Training Optimizations
Folding
If we only focus on the "positive" examples during training, and we don't introduce negatives for the model to "learn" / iterate over, then our model could be prone to Folding
Folding is what occurs when embeddings of different items end up close to each other in the metric space, even though they may be unrelated. When this occurs the embedding representations "look close" to each other, but in reality they should be separated.
In the picture below the Green and Blue subspaces should be learned to be separated (i.e. create triangle 3d structure) instead of keeping them both on the 2d plane and overlapping, which would lead to Green being served for Blue queries and vice versa
Negative Sampling
To combat Folding we know we must use negative samples, but instead of using every single negative example we should pick a sample of negatives! In this way we can randomly choose "bad" examples and feed them through as 0's.
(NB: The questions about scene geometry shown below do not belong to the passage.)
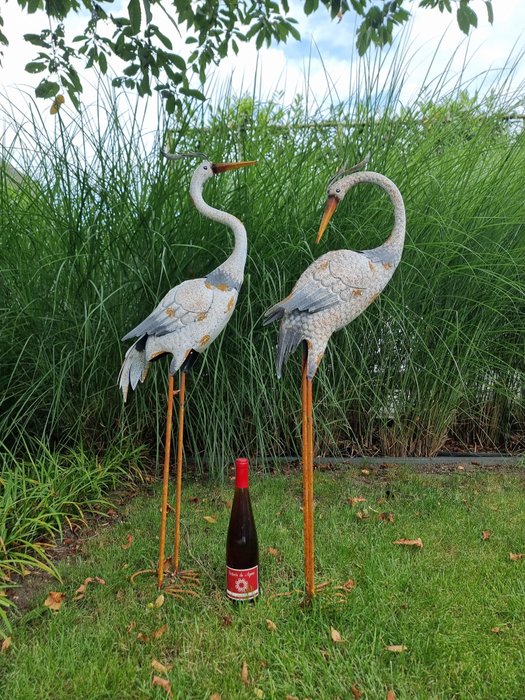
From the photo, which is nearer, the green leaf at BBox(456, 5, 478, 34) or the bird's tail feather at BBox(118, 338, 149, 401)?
the bird's tail feather at BBox(118, 338, 149, 401)

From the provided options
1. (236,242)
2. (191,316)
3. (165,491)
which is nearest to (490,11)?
(236,242)

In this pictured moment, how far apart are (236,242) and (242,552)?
1.05 metres

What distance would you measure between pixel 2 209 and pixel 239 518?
220 centimetres

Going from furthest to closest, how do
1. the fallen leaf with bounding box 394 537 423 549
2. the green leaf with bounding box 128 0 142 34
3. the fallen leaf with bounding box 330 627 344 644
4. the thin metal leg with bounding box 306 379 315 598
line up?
the green leaf with bounding box 128 0 142 34 → the fallen leaf with bounding box 394 537 423 549 → the thin metal leg with bounding box 306 379 315 598 → the fallen leaf with bounding box 330 627 344 644

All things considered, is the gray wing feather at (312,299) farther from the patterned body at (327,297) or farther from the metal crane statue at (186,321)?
the metal crane statue at (186,321)

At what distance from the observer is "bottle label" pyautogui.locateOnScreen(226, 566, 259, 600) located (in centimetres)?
162

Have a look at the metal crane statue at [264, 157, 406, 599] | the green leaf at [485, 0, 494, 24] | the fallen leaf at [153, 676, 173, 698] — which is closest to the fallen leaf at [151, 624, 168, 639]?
the fallen leaf at [153, 676, 173, 698]

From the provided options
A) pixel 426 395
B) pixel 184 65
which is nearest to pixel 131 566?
pixel 426 395

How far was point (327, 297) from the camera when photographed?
1.53 m

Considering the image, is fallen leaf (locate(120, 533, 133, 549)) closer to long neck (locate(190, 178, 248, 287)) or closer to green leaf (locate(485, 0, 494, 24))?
long neck (locate(190, 178, 248, 287))

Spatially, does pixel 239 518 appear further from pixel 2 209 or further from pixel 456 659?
pixel 2 209

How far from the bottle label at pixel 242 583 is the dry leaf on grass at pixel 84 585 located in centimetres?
49

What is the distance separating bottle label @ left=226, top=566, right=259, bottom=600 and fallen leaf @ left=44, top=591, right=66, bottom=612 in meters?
0.58

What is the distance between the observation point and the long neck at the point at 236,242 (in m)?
1.67
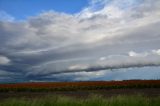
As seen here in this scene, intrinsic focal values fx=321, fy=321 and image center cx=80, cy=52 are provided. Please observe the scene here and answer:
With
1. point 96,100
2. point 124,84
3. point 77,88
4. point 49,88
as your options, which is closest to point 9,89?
point 49,88

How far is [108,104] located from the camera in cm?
1404

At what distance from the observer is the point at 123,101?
15.1 m

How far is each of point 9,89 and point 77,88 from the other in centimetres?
1241

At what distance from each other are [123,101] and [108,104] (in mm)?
1323

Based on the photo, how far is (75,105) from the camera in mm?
14172

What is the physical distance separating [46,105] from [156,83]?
43.1 metres

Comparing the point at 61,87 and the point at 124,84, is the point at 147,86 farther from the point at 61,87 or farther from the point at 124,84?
the point at 61,87

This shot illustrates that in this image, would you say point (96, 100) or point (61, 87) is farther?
point (61, 87)

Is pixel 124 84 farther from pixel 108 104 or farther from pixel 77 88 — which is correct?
pixel 108 104

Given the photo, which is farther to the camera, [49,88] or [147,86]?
[49,88]

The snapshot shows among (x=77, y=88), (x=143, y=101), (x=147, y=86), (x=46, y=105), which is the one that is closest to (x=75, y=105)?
(x=46, y=105)

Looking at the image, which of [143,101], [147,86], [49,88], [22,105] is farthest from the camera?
[49,88]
Stochastic Gradient Descent (SGD)
Stochastic Gradient Descent updates the model parameters using a single training example at each iteration. This introduces noise into the optimization process, which can help escape local minima.
Mini Batch
Mini Batch Gradient Descent updates the model parameters using a small batch of training examples at each iteration. This balances the efficiency of batch gradient descent with the noise reduction of stochastic gradient descent.
Mini Batch Stochastic Gradient Descent
Mini Batch Stochastic Gradient Descent combines the concepts of mini batch and stochastic gradient descent. It updates the model parameters using a small, randomly selected batch of training examples at each iteration.
Weighted Alternating Least Squares
Weighted Alternating Least Squares is an optimization algorithm used in matrix factorization techniques, particularly for recommendation systems. It alternates between fixing the user matrix and optimizing the item matrix, and vice versa, while incorporating weights for observed and unobserved interactions.